La pandemia come fattore di cambiamento degli equilibri regionali
L’emergenza creata dall’epidemia del SARS-CoV-2 sul lungo periodo sembrerebbe configurarsi come nuovo “attore” determinante per un ulteriore cambiamento degli equilibri regionali, non solo per le conseguenze sulle economie nazionali e regionale, ma anche per i rinnovati contatti diplomatici e soprattutto per il trasferimento di percentuali di PIL nazionale verso nuovi settori per far fronte all’emergenza. Secondo i dati del 2018 forniti dall’FMI sulla spesa militare sul PIL pro capite, le petromonarchie del Golfo risultavano essere nelle prime posizioni per quel che riguarda l’acquisto di navi, aerei, blindati e armi, con un trend di aumento di oltre il 50% dal 2015. La richiesta di nuove strumentazioni mediche, la necessità di un sostegno statale nei confronti dei cittadini e delle imprese, nonché la riduzione del commercio e dell’esportazione del greggio: tutto questo potrebbe portare ad un forte calo delle spese militari, con conseguente rallentamento dei conflitti in corso e l’apertura di nuovi possibili scenari nella regione.
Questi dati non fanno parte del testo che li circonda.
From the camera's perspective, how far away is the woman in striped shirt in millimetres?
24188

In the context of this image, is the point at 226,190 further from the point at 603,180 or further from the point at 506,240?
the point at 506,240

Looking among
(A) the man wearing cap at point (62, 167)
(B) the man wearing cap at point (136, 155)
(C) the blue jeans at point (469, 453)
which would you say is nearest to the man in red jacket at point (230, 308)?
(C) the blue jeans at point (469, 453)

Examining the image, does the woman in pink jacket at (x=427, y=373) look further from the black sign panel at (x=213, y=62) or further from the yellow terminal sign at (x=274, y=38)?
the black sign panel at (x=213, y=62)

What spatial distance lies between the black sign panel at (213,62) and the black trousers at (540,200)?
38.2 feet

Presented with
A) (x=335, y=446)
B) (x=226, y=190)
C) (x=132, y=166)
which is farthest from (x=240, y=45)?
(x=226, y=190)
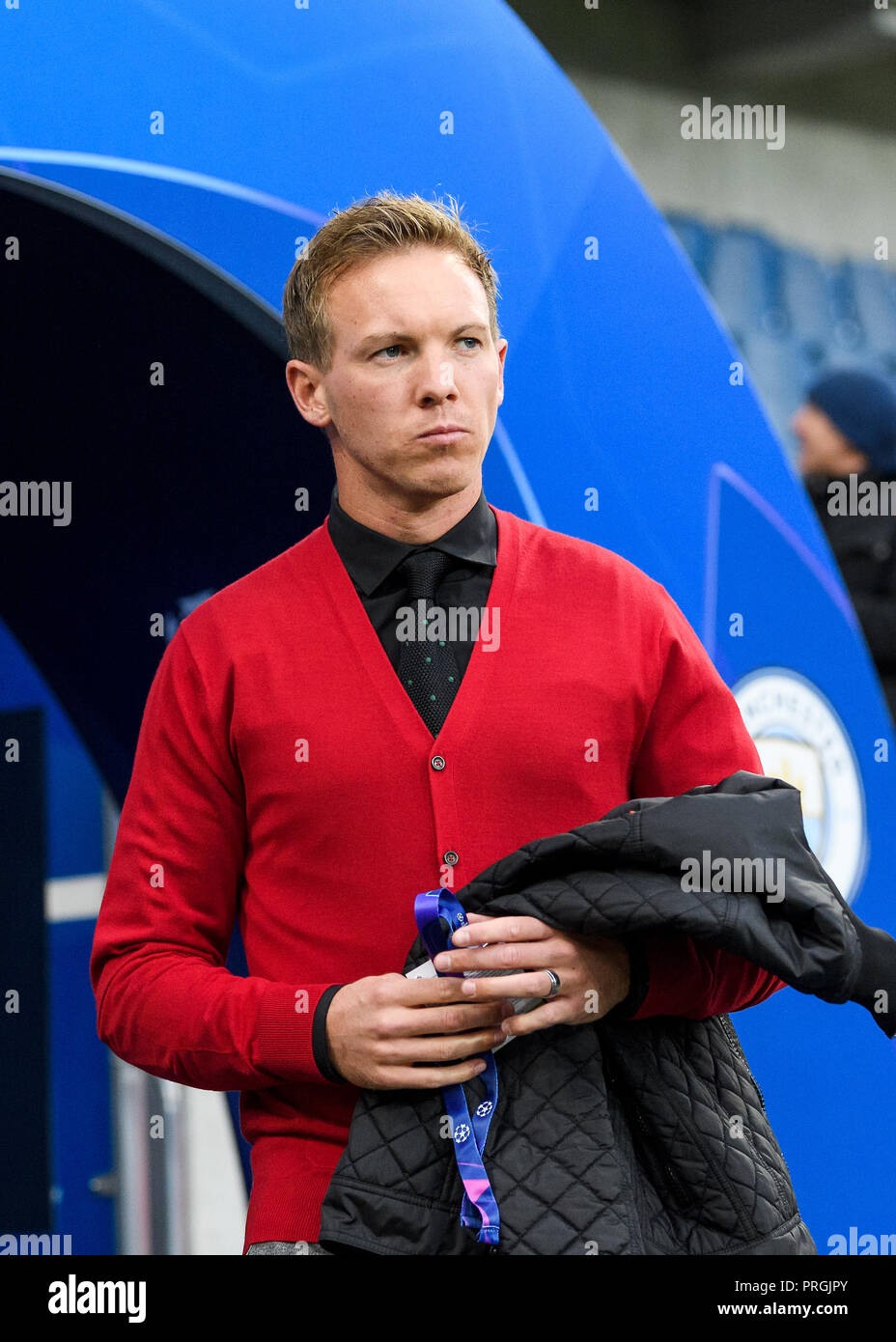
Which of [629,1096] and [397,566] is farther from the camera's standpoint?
[397,566]

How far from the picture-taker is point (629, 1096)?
3.73 feet

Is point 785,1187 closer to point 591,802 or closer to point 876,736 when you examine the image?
point 591,802

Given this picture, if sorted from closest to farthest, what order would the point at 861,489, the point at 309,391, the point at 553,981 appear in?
the point at 553,981, the point at 309,391, the point at 861,489

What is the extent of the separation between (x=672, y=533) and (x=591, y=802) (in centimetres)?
58

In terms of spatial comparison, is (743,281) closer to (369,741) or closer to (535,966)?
(369,741)

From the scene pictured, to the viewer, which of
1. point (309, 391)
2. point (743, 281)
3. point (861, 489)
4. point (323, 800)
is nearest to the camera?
point (323, 800)

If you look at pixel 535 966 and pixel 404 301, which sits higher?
pixel 404 301

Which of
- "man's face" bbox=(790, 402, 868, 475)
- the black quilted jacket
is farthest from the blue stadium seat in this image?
the black quilted jacket

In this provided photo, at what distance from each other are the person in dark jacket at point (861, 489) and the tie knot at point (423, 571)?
2.23 feet

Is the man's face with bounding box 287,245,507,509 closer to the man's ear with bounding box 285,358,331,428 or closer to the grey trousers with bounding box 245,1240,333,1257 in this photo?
the man's ear with bounding box 285,358,331,428

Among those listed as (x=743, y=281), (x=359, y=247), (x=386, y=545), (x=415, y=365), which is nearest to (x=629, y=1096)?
(x=386, y=545)

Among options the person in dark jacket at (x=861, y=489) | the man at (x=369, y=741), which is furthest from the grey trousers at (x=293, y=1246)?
the person in dark jacket at (x=861, y=489)

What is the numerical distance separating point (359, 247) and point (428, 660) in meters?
0.34

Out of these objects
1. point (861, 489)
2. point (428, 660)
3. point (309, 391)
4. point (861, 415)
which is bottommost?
point (428, 660)
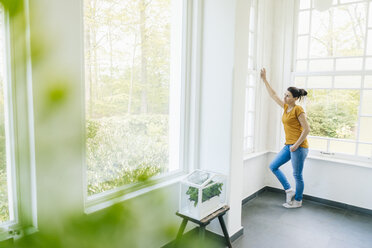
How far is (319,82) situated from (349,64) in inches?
15.4

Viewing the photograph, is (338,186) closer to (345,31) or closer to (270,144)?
(270,144)

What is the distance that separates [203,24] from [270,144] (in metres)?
2.21

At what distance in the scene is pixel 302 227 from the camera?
9.63 feet

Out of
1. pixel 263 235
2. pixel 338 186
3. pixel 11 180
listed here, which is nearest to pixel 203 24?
pixel 11 180

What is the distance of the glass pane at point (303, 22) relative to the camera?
3638mm

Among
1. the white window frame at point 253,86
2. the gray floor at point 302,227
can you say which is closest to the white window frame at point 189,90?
the gray floor at point 302,227

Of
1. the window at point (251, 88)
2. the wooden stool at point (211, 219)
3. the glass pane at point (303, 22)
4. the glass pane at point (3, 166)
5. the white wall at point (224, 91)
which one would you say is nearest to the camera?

Dal canto loro, le istituzioni regionali come la Lega Araba e il Consiglio di Cooperazione del Golfo (GCC) non hanno ancora fornito risposte alla crisi. Il vertice della Lega Araba previsto per il mese di marzo è stato sospeso per timore di diffusione dell’epidemia. La Lega degli Stati arabi e il Consiglio di cooperazione del Golfo non hanno quasi mai soddisfatto le aspettative in materia di cooperazione e risoluzione dei conflitti. Tuttavia, l’emergenza in corso e l’apparente clima di cooperazione tra le parti nella regione potrebbero dar vita ad un processo di rivitalizzazione delle istituzioni regionali, processo che la Lega Araba sembrava aver deciso di intraprendere all’indomani delle rivolte arabe quando, nonostante il criterio di non interferenza negli affari di stato sancito dalla carta della Lega, nel febbraio 2011 notificò la sospensione della Libia dalla membership a causa della repressione praticata da Gheddafi, o quando promosse un Piano di Pace per la crisi siriana nel 2012.